Figure 10: FID and validation NLL throughout training on ImageNet $64 \times 64$ for different model sizes. The constant for the FID trend line was approximated using the FID of in-distribution data. For the NLL trend line, the constant was approximated by rounding down the current state-of-the-art NLL ([22]) on this dataset. ::::

7. Related Work

Section Summary: Recent studies like [7] and [8] have applied diffusion probabilistic models, or DDPMs, to generate high-quality audio from visual sound representations called mel-spectrograms, with [7] improving the process to use fewer steps while maintaining quality, though their strong input guidance makes it simpler than the unconditional image generation in this work. Another paper, [6], tested score matching techniques for images and found that advanced network designs eliminated the need for extra adversarial training to get good results. Works such as [13] and [30], developed alongside this one, speed up sampling in DDPMs through alternative noise-handling methods that reduce steps but often require additional tweaks like tuned corrections for optimal output, while [36] explores energy-based models for the reverse diffusion process, potentially allowing even fewer steps for strong samples.

[7] and [8] are two recent works that use DDPMs to produce high fidelity audio conditioned on mel-spectrograms. Concurrent to our work, [7] use a combination of improved schedule and $L_1$ loss to allow sampling with fewer steps with very little reduction in sample quality. However, compared to our unconditional image generation task, their generative task has a strong input conditioning signal provided by the mel-spectrograms, and we hypothesize that this makes it easier to sample with fewer diffusion steps.

[6] explored score matching in the image domain, and constructed an adversarial training objective to produce better $x_0$ predictions.

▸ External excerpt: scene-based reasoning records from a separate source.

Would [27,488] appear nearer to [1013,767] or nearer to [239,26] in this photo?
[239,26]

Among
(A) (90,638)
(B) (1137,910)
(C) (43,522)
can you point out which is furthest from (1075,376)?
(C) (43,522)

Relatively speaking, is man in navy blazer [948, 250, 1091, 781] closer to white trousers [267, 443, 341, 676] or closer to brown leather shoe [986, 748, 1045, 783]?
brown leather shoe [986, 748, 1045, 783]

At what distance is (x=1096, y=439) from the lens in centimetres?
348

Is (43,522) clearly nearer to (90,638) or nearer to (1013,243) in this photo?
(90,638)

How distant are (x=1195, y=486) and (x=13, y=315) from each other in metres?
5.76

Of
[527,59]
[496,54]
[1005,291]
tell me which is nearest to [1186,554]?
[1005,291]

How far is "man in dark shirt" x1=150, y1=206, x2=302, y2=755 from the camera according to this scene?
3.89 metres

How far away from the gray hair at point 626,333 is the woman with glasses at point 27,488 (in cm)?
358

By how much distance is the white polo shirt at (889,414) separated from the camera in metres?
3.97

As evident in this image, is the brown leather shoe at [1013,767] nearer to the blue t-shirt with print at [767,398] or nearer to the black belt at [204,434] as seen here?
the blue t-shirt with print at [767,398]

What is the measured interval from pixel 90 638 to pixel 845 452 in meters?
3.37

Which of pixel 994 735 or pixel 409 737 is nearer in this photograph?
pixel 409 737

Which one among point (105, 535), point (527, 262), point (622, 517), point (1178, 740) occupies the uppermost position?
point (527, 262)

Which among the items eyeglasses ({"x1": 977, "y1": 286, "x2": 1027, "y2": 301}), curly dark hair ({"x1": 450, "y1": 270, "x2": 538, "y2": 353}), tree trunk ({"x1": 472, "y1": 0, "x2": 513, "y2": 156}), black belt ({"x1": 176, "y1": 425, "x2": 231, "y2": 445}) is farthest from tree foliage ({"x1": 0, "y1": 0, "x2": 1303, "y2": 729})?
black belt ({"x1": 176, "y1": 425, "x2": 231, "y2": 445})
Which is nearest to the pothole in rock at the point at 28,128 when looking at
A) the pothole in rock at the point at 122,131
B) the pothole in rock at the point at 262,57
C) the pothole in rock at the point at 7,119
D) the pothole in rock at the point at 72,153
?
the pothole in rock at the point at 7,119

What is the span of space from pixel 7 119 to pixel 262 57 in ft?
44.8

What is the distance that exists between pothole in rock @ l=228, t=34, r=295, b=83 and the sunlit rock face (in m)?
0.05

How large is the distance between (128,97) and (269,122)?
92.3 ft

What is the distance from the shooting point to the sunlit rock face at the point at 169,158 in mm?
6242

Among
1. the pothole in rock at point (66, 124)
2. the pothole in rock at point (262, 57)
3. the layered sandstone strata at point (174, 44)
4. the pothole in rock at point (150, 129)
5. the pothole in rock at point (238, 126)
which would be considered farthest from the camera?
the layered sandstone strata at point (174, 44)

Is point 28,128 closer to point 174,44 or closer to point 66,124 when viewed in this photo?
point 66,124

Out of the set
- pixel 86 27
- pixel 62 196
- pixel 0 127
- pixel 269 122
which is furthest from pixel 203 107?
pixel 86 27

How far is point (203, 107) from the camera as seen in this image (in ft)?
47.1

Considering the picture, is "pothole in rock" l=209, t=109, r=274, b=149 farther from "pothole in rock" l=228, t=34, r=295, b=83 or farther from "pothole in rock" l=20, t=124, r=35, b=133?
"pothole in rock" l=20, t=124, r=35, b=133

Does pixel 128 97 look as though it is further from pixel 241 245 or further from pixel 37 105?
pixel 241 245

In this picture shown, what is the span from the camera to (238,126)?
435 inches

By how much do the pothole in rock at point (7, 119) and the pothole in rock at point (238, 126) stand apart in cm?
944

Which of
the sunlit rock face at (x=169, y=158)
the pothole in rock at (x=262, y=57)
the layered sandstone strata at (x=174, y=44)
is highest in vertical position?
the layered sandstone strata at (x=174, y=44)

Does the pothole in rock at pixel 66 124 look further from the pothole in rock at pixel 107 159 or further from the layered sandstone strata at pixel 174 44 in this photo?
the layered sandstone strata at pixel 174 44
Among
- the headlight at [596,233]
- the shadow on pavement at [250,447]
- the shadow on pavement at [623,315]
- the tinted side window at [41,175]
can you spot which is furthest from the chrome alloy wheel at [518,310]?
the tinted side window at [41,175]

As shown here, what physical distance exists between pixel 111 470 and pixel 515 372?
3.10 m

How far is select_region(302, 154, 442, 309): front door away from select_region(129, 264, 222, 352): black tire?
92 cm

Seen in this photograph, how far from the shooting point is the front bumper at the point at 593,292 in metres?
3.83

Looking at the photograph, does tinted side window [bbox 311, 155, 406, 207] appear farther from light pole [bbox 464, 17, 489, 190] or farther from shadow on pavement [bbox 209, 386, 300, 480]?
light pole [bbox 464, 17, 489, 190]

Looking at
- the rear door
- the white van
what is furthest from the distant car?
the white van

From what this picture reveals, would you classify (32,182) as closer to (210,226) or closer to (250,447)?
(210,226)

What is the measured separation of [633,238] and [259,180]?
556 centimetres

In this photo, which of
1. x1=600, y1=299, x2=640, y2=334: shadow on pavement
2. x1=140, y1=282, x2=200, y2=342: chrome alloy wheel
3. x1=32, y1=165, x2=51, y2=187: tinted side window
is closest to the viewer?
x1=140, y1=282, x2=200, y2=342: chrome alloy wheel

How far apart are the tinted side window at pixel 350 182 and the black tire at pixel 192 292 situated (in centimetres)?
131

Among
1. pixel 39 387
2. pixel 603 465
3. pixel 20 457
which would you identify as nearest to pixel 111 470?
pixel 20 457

However, they found that choosing a better network architecture removed the need for this adversarial objective, suggesting that the adversarial objective is not necessary for powerful generative modeling.

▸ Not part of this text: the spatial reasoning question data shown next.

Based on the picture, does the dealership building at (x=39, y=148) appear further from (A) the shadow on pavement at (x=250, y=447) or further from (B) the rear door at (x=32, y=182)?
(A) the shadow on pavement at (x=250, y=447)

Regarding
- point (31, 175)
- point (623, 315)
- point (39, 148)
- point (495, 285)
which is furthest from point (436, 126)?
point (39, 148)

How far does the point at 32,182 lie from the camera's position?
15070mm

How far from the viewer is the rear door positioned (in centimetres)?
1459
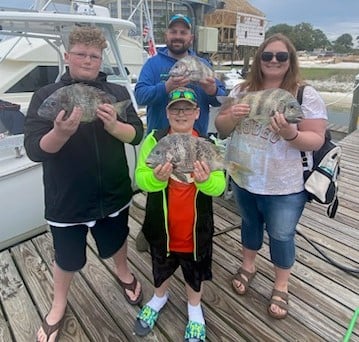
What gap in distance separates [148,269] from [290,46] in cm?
205

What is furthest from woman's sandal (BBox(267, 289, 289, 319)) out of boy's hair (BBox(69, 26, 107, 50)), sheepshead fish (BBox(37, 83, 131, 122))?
boy's hair (BBox(69, 26, 107, 50))

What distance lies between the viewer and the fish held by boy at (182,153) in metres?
1.64

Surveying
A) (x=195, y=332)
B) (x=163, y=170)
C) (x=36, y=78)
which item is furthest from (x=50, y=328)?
(x=36, y=78)

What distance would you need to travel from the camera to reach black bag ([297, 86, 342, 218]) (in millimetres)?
1958

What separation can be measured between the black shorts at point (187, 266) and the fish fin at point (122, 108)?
2.73 ft

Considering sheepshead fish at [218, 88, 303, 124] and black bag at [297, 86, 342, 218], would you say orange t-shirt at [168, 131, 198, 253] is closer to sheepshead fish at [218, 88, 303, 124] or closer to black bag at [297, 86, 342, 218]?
sheepshead fish at [218, 88, 303, 124]

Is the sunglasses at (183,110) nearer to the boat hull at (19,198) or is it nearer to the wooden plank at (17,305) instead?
the wooden plank at (17,305)

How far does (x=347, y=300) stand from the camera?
2463mm

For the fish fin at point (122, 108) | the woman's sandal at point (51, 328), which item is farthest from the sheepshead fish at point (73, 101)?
the woman's sandal at point (51, 328)

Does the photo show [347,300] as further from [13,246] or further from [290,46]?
[13,246]

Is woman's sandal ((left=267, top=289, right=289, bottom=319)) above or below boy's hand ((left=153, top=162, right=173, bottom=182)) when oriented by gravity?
below

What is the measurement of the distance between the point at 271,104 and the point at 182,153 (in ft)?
1.88

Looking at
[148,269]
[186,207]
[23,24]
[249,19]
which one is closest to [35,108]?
[186,207]

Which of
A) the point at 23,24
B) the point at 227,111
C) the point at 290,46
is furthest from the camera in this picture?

Parallel to our work, [13] and [30] propose fast sampling algorithms for models trained with the DDPM objective by leveraging different sampling processes. [13] does this by deriving an implicit generative model that has the same marginal noise distributions as DDPMs while deterministically mapping noise to images. [30] model the diffusion process as the discretization of a continuous SDE, and observe that there exists an ODE that corresponds to sampling from the reverse SDE. By varying the numerical precision of an ODE solver, they can sample with fewer function evaluations. However, they note that this technique obtains worse samples than ancestral sampling when used directly, and only achieves better FID when combined with Langevin corrector steps. This in turn requires hand-tuning of a signal-to-noise ratio for the Langevin steps. Our method allows fast sampling directly from the ancestral process, which removes the need for extra hyperparameters.

Also in parallel, [36] develops a diffusion model with reverse diffusion steps modeled by an energy-based model. A potential implication of this approach is that fewer diffusion steps should be needed to achieve good samples.

8. Conclusion

Section Summary: Researchers have modified Denoising Diffusion Probabilistic Models (DDPMs) to sample data much faster while improving their log-likelihood scores—essentially how well they capture the true distribution of data—with minimal loss in the quality of generated samples. These changes, including a new way to learn data variability and a hybrid training goal, bring DDPMs closer to other probability-based models and surprisingly allow sampling in far fewer steps. Overall, DDPMs now rival GANs in sample quality but cover more diverse outputs, scale well with more training resources for even better results, making them a strong and efficient option for generative tasks with promising potential for future development.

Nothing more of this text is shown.